You can read more about this object here.

To provide a Perl example of this, take a look at this example:

use strict;
use warnings;
use Win32::OLE qw(in with);
use Win32::OLE::Const 'Microsoft Word';
use Win32::OLE::Variant;

my $word = Win32::OLE->GetActiveObject('Word.Application')
  || Win32::OLE->new( 'Word.Application', 'Quit' );
$word->{Visible} = 1;
my $doc = $word->{Documents}->Open('<full path to file>');
print $doc->Paragraphs(1)->{Alignment} . "\n";
$doc->Close();

You'll need to install the Win32::OLE library on a machine with Microsoft Word installed on it, at minimum. When writing Perl applications to use OLE, anything that is an OLE object is a method call and anything that is a OLE member is a hash reference.
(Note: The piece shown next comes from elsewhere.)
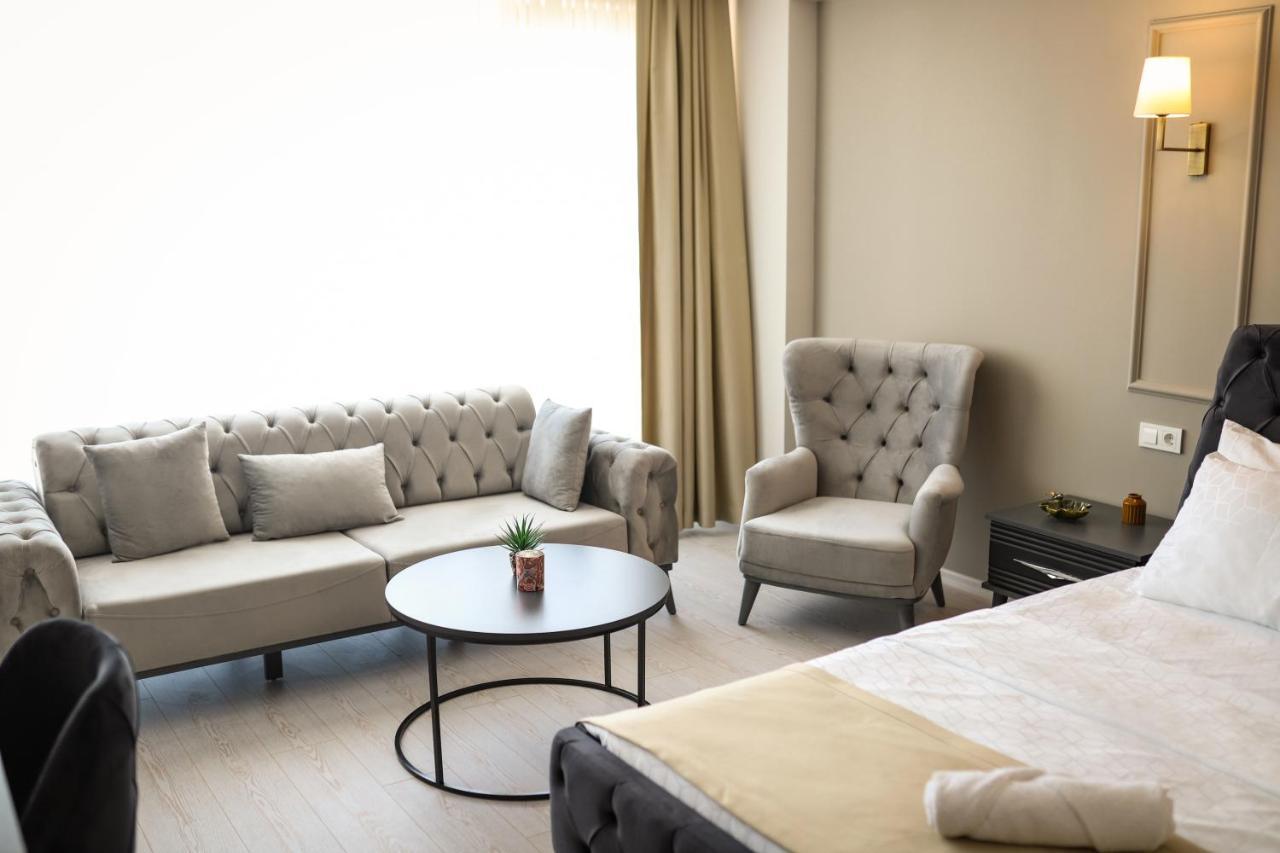 Petra Hotel Tuzla اسطنبول المظهر الخارجي الصورة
When you go to open the file, you'll need to provide the full path to the file, i.e. 'C:\\folder\\doc.docx'. Change the number passed to Paragraphs for whichever paragraph you want (in OLE arrays start at 1.)

The Alignment key will return an int, which correspondes to a WdParagraphAlignment Enumeration. I was able to test this out; 0 => Left, 1 => Center, 2 => Right, 3 => Justified.